* TEXTE EXTRAIT:
Un portage politique fort pour faire du territoire une vitrine de valorisation

Afin d’animer ses actions et de porter les projets forêt-bois sur son territoire, le PER se dote rapidement d’un nouvel outil, avec la création de la marque territoriale Terres de Hêtre, justifiée par le besoin de rassembler les acteurs de la filière derrière un même projet et de renforcer sa visibilité. La validation du PER par l’État s’accompagne d’une subvention de 1,4 million d’euros pour la réalisation de trois projets spécifiques : un ensemble d’unités d’hébergement de loisir, .un atelier du bois destiné à la fabrication d’équipements des forêts publiques et une couveuse d’entreprises chargée d’accompagner des projets entrepreneuriaux en lien avec le Campus Bois.

Ces trois projets sont pensés comme des outils de développement et de démonstration : ils doivent permettre le développement d’un écosystème territorial autour de l’économie de la forêt et du bois tout en valorisant des essences locales. Les réalisations illustrent le caractère expérimental de la démarche, qui repose sur l’innovation technologique à travers la mise en oeuvre du hêtre en circuit court et le recours à des produits d’ingénierie innovants (bois de hêtre thermo-traité, lamellé-collé). Elles ouvrent la voie à des premières technologiques avec le concours d’instituts techniques qui accompagnent les projets. Ces démarches nécessitent de plus l’implication d’acteurs divers (architectes, chercheurs, collectivités, forestiers) pour la réalisation de projets techniquement et politiquement risqués, mais permettant le déploiement d’une stratégie de développement adossée aux forces identifiées du territoire. Les réalisations sont aujourd’hui régulièrement citées en exemple sur un plan technique, mais incarnent également une forme de solution de rechange aux modèles classiques de production et de distribution en favorisant les circuits de proximité et en relocalisant les leviers d’action.

* LISTING FOURNI:
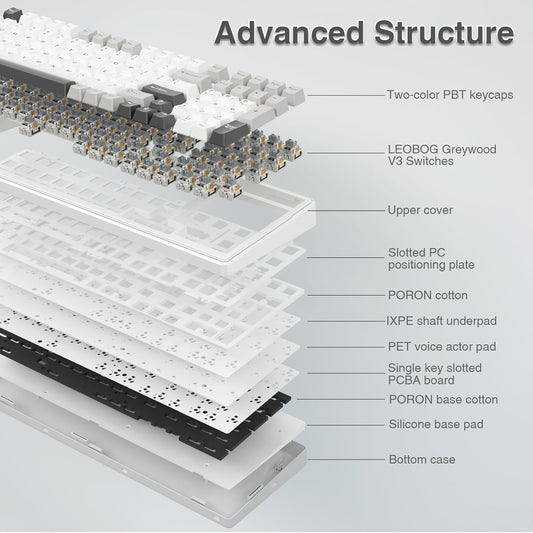 Advanced Structure

Two-color PBT keycaps

LEOBOG Greywood V3 Switches

Upper cover

Slotted PC positioning plate

PORON cotton

IXPE shaft underpad

PET voice actor pad

Single key slotted PCBA board

PORON base cotton

Silicone base pad

Bottom case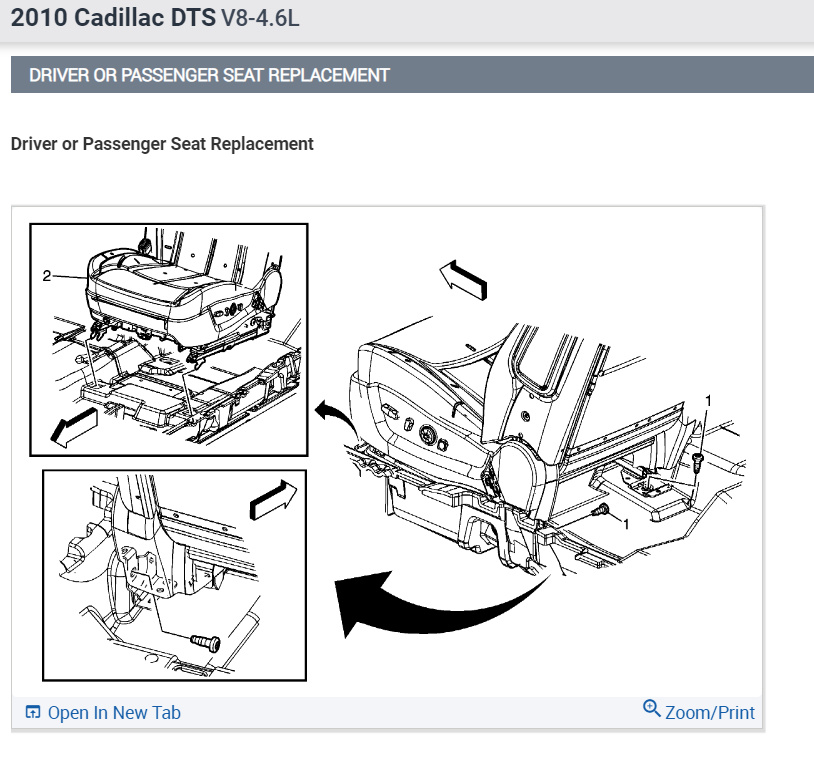 2010 Cadillac DTS V8-4.6L

DRIVER OR PASSENGER SEAT REPLACEMENT

Driver or Passenger Seat Replacement

2

1

1

Open In New Tab

Zoom/Print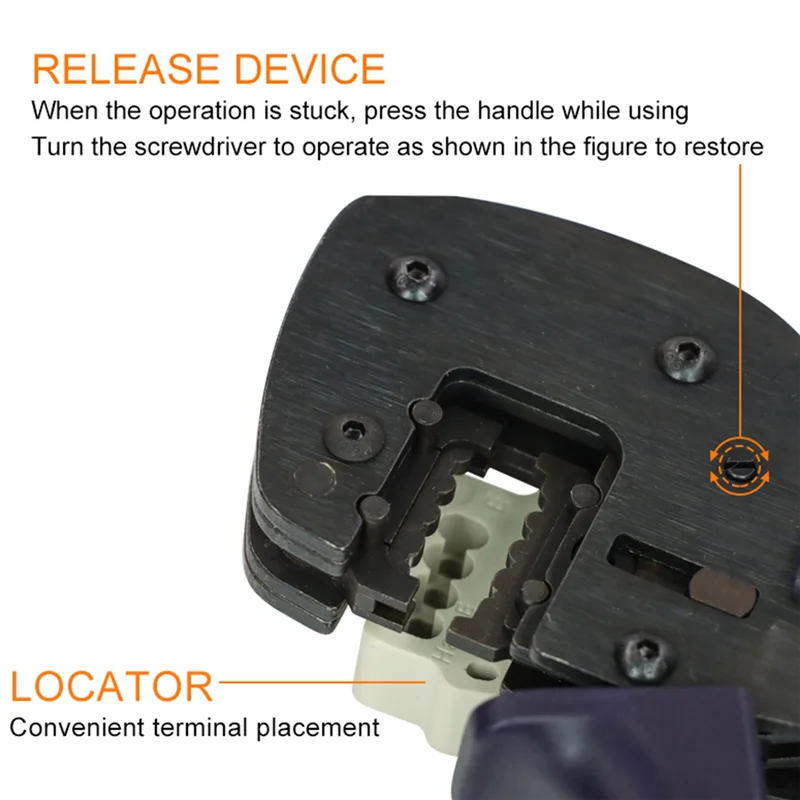 RELEASE DEVICE
When the operation is stuck, press the handle while using
Turn the screwdriver to operate as shown in the figure to restore

LOCATOR
Convenient terminal placement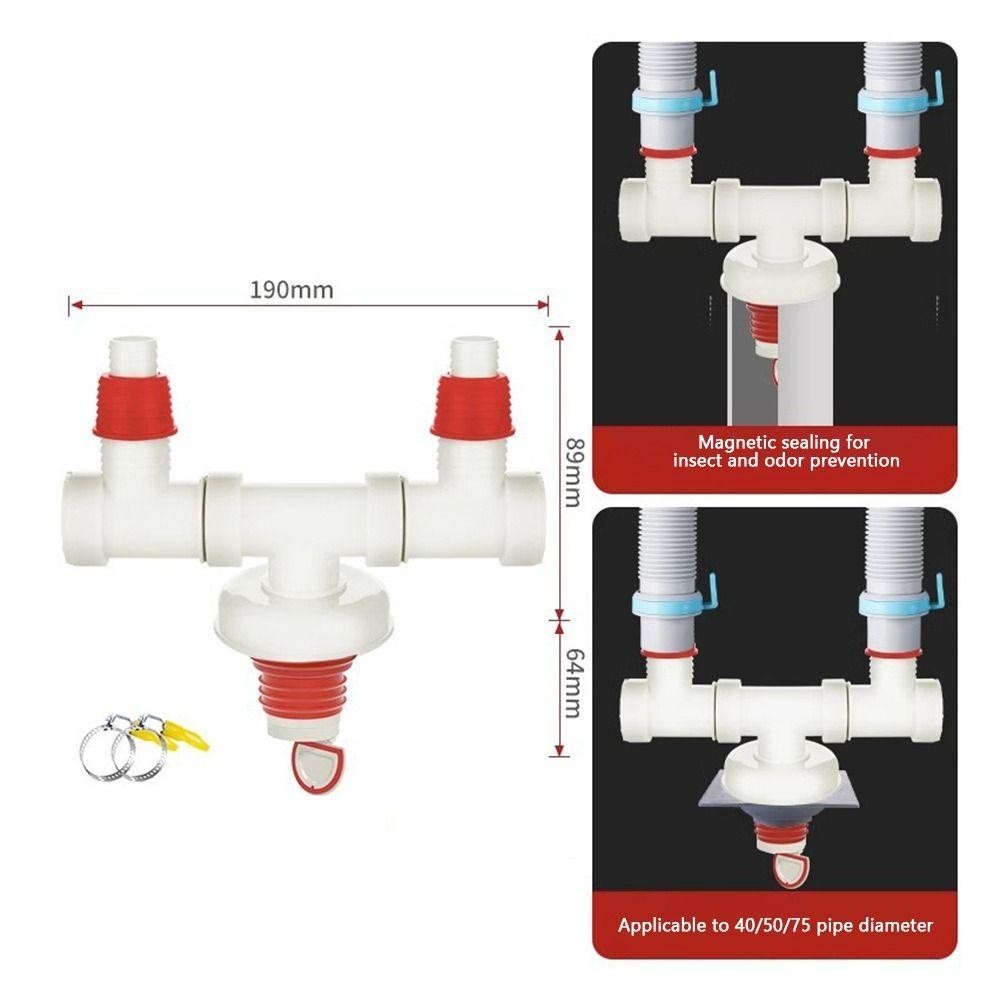 190mm

89mm

64mm

Magnetic sealing for insect and odor prevention

Applicable to 40/50/75 pipe diameter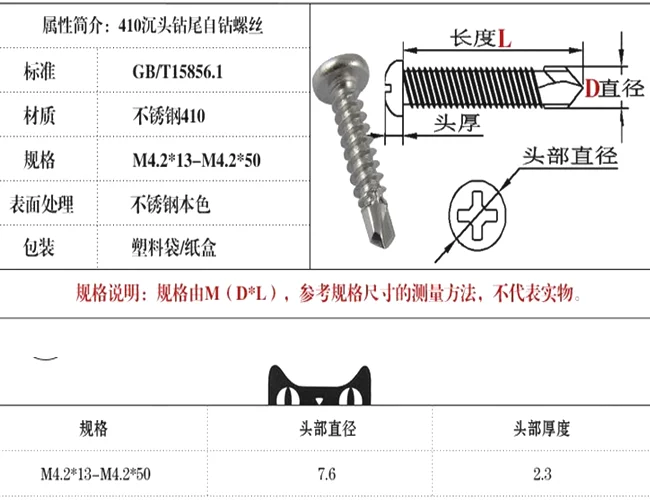 属性简介：410沉头钻尾自钻螺丝

| 标准 | GB/T15856.1 |
|---|---|
| 材质 | 不锈钢410 |
| 规格 | M4.2*13-M4.2*50 |
| 表面处理 | 不锈钢本色 |
| 包装 | 塑料袋/纸盒 |

长度L
D直径
头厚
头部直径

规格说明：规格由M（D*L），参考规格尺寸的测量方法，不代表实物。

| 规格 | 头部直径 | 头部厚度 |
|---|---|---|
| M4.2*13-M4.2*50 | 7.6 | 2.3 |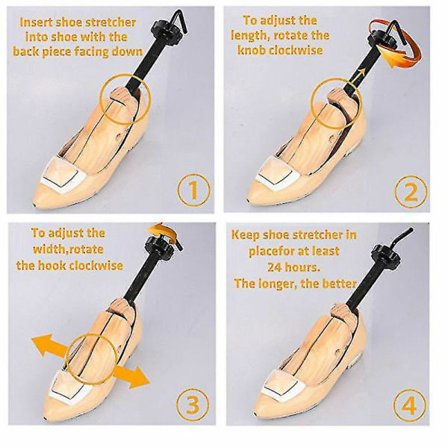 Insert shoe stretcher into shoe with the back piece facing down

1

To adjust the length, rotate the knob clockwise

2

To adjust the width,rotate the hook clockwise

3

Keep shoe stretcher in placefor at least 24 hours. The longer, the better

4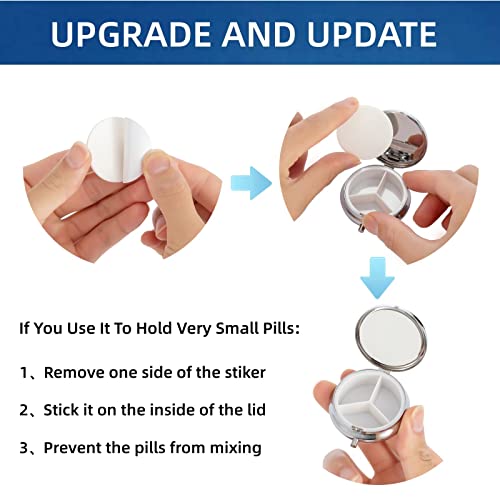 UPGRADE AND UPDATE

If You Use It To Hold Very Small Pills:

1、Remove one side of the stiker

2、Stick it on the inside of the lid

3、Prevent the pills from mixing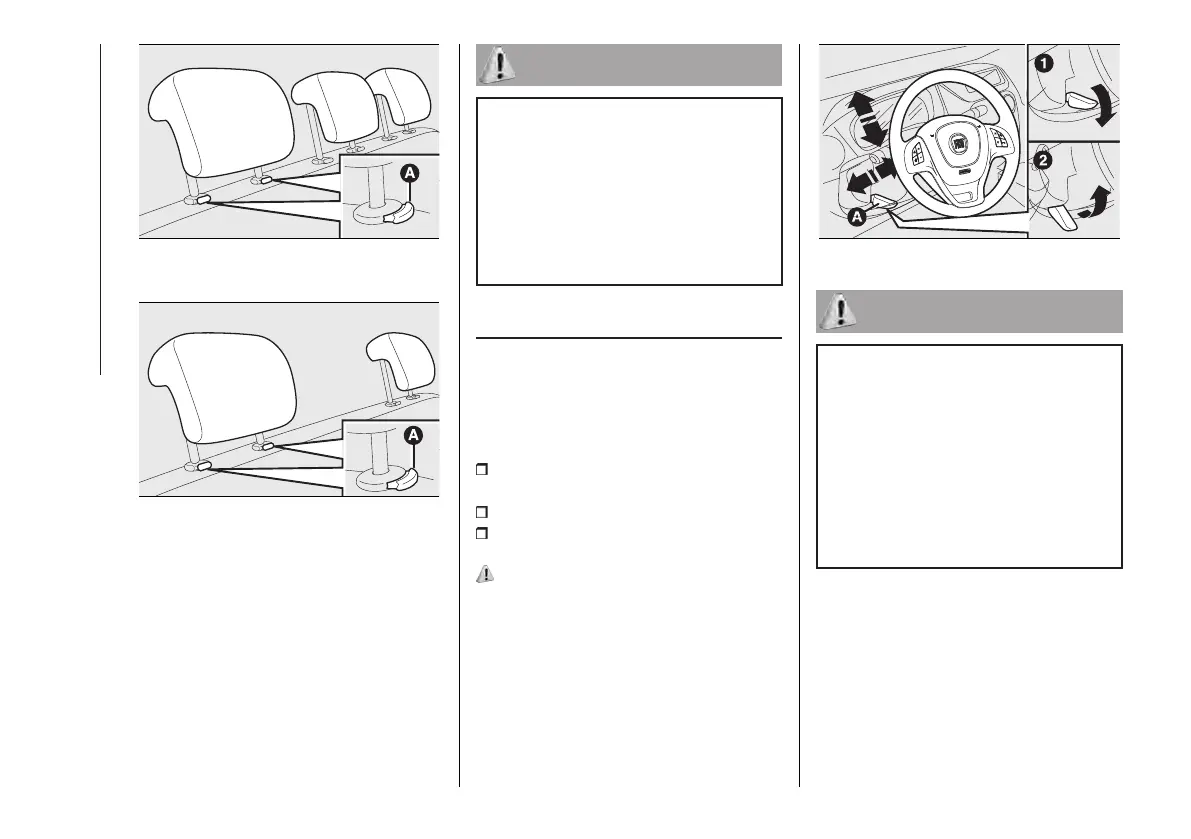 A

A

A

1

2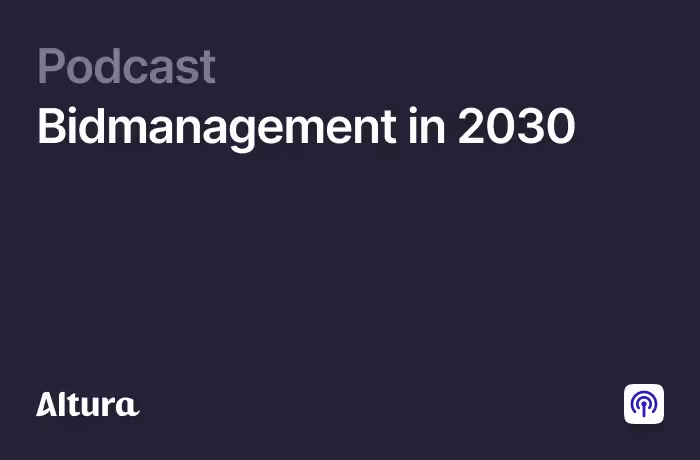 Podcast

Bidmanagement in 2030

Altura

* EXERCICE A:
Répondez à ces questions sur le texte consacré à la filière forêt-bois :
(i) Quel est le montant de la subvention qui accompagne la validation du PER par l'État ?
(ii) Quels produits d'ingénierie innovants sont cités ?
(iii) Quels acteurs doivent s'impliquer dans ces démarches ?
* EXERCICE B: Prolongez le texte consacré à la filière forêt-bois en reprenant juste après sa dernière phrase.
Le listing ne joue aucun rôle ici.

* RÉPONSE A:
(i) 1,4 million d'euros.
(ii) Le bois de hêtre thermo-traité et le lamellé-collé.
(iii) Des architectes, des chercheurs, des collectivités et des forestiers.

* RÉPONSE B:
Le pays d’Épinal est également très actif dans la promotion de ses initiatives. Depuis 2013, Terres de Hêtre y organise un colloque annuel sur le thème de l’utilisation du feuillu en construction et lance régulièrement des concours d’architecture internationaux. La marque développe des partenariats sur des sujets forestiers avec des acteurs extérieurs influents comme les parcs naturels régionaux (PNR) ou les métropoles voisines. L’ensemble des actions est repris et formalisé au sein d’une charte forestière de territoire lancée en 2016, visant à mettre en cohérence les initiatives sur le territoire. À travers les actions menées, le pays d’Épinal se positionne comme une référence pour d’autres territoires et fait du PETR un laboratoire territorial et un partenaire privilégié pour les projets de recherche ou de développement de plus grande envergure. En revanche, l’initiative ne convainc pas tous les acteurs industriels et certains expriment leur scepticisme. Les opposants qui se manifestent perçoivent le projet comme un alibi politique n’ayant pas de pertinence d’un point de vue technique, ni la ressource ni l’outil industriel n’étant adaptés à l’utilisation de feuillus en construction et le marché étant encore inexistant.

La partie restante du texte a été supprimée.